A hastily erected sign by the side of the road announced, stay out by order of the fulton county sheriff.
Underneath was written, coy parker, you cross this line again, i'll shoot you myself. sheriff watkins.
"Who's Coy Parker?"
"Local daredevil kid. I had a chat with him. He didn't see anything."
Something about the way Teddy Jo said that told me Coy Parker wasn't about to poke his nose into this mess again.
"Why didn't they post guards?" Derek asked.
"They're stretched too thin," Teddy Jo said. "They've got five people for the whole county. And there isn't much to guard."
"What's all this about?" I asked.
"You'll see," Teddy Jo said.
The road curved to the right and brought us to a long street. Driveways peeled away from the road, each leading to a house on about a five-acre lot. Tall fences flanked the houses, some wood, some metal, topped with razor wire. Here and there a wrought iron fence allowed for a glimpse of a garden. With transportation chains disrupted by the Shift, a lot of people turned to gardening. Small farms like this sprang up all around Atlanta, sometimes in the city, but more often just on the outskirts.
It was quiet. Too quiet. This time of day, there should have been normal life noises: kids screaming and laughing, dogs barking, enchanted water engines growling. The whole street was steeped in silence, except for the horny cicadas singing up a storm.

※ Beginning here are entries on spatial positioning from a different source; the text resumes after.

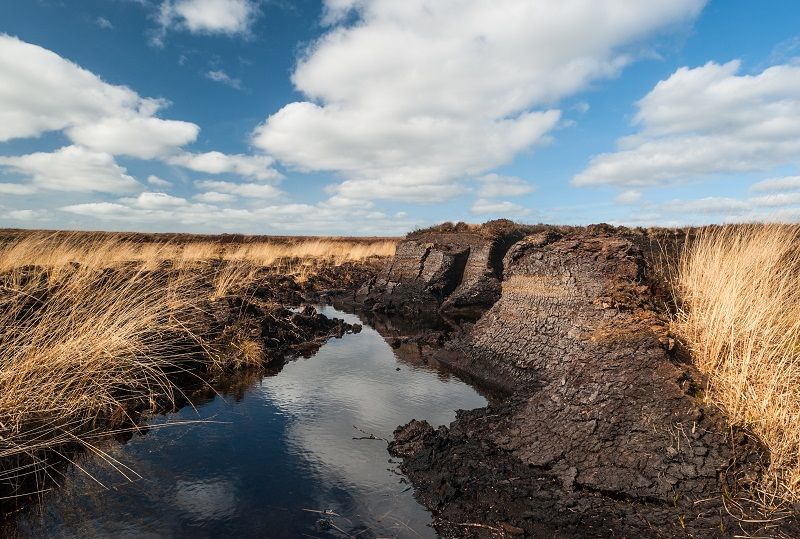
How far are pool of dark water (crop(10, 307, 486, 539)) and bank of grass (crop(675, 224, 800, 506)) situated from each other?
2787 millimetres

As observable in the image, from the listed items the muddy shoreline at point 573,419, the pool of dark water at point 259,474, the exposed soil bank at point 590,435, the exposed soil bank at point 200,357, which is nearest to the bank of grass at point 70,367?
the exposed soil bank at point 200,357

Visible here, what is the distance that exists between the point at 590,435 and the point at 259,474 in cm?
318

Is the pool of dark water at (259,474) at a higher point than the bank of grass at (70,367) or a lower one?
lower

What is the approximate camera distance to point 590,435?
420 centimetres

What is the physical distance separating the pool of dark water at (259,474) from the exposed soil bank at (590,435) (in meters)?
0.50

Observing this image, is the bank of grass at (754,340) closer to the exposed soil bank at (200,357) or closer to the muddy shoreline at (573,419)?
the muddy shoreline at (573,419)

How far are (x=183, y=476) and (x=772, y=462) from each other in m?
4.94

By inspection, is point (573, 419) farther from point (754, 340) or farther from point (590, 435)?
point (754, 340)

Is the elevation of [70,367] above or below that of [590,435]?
above

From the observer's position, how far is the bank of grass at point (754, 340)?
3.41 metres

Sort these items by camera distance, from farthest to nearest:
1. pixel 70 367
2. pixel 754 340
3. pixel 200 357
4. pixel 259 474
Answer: pixel 200 357, pixel 70 367, pixel 754 340, pixel 259 474

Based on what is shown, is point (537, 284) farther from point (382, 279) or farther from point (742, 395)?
point (382, 279)

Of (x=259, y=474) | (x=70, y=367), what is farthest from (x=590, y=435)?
(x=70, y=367)

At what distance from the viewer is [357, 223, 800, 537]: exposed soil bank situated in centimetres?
336
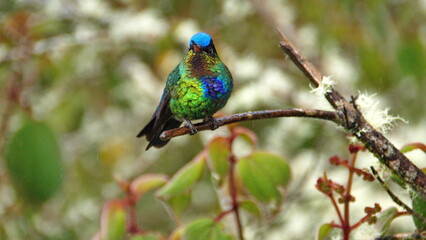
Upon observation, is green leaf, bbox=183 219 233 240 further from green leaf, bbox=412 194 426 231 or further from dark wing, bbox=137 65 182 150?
green leaf, bbox=412 194 426 231

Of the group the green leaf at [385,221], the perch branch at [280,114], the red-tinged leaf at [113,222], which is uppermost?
the perch branch at [280,114]

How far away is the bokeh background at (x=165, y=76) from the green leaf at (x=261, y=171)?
1.03 m

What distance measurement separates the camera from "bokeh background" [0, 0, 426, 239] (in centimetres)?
284

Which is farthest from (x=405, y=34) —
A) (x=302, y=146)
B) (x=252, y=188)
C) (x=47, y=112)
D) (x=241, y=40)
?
(x=47, y=112)

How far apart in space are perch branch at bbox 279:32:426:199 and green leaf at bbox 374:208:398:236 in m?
0.11

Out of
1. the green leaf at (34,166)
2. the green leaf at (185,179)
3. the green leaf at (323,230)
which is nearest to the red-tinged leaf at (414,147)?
the green leaf at (323,230)

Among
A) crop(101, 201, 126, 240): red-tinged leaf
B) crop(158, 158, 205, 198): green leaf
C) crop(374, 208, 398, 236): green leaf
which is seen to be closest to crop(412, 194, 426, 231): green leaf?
crop(374, 208, 398, 236): green leaf

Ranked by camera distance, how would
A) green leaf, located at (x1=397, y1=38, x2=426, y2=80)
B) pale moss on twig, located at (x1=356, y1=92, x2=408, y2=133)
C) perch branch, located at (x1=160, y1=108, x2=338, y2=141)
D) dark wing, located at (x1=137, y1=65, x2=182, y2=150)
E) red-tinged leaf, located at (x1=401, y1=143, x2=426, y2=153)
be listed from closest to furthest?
perch branch, located at (x1=160, y1=108, x2=338, y2=141)
red-tinged leaf, located at (x1=401, y1=143, x2=426, y2=153)
pale moss on twig, located at (x1=356, y1=92, x2=408, y2=133)
dark wing, located at (x1=137, y1=65, x2=182, y2=150)
green leaf, located at (x1=397, y1=38, x2=426, y2=80)

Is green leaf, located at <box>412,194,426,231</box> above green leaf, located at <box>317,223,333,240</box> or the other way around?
above

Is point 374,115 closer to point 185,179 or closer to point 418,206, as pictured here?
point 418,206

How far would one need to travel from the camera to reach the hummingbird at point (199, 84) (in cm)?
124

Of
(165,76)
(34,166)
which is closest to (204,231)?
(34,166)

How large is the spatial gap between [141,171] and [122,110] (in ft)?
1.41

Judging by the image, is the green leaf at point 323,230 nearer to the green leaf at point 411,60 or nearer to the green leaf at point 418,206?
the green leaf at point 418,206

It was creepy.
Derek inhaled and crouched low to the ground.
"What is it?" I asked.
His upper lip trembled. "I don't know."
"Pick a house," Teddy Jo said, his face devoid of all expression.

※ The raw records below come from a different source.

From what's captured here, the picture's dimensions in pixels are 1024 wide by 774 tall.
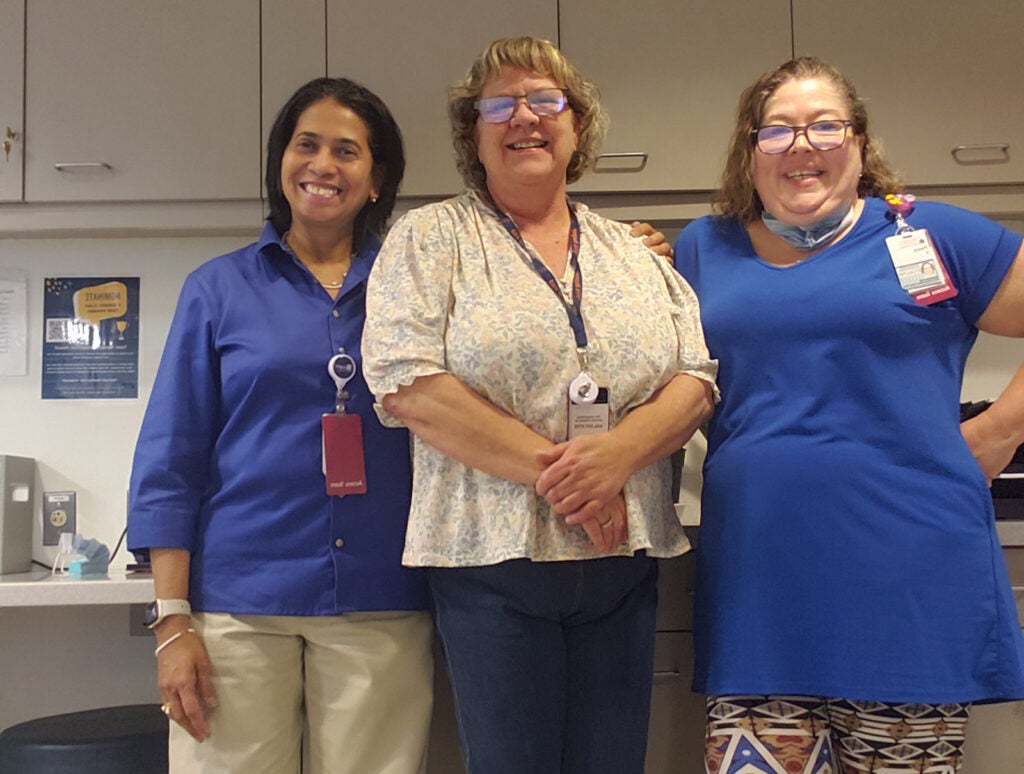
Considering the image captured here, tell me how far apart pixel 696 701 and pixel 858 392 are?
74cm

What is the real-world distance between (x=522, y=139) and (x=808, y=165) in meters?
0.41

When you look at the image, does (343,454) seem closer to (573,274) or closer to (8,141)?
(573,274)

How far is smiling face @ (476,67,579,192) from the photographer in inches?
56.1

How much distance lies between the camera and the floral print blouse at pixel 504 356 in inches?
49.5

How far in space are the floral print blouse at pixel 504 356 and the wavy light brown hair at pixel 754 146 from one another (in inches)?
8.6

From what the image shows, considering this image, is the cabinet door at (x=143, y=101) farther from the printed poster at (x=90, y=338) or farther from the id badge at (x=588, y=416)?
the id badge at (x=588, y=416)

I turned down the nearest driveway. Derek took off down the street at what for him was an easy run and for most people would've been an impossible sprint. A wolf could smell its prey from almost two miles away. A shapeshifter during its lifetime cataloged thousands of scent signatures. If Derek wanted to track something, I wouldn't stand in his way.
I scrutinized the house. Bars on the windows. Solid walls. A good post-Shift home: secure, defensible, no-nonsense. A narrow crack separated the edge of the solid blue door from the doorframe. Unlocked. I pushed it with my fingertips, and the door swung open on well-oiled hinges. The stench of rotting food wrapped around me. I stepped inside. Teddy Jo followed.
The house had an open floor plan, with the kitchen off to the left and a living room space to the right. On the far left, behind the kitchen and the island, a table stood with the remnants of someone's breakfast on it. I moved closer. A glass bottle of maple syrup and plates with what might have been waffles covered with fuzz.
No proverbial signs of struggle. No blood, no bullet holes, no claw marks. Just an empty house. A street of empty houses. My stomach sank.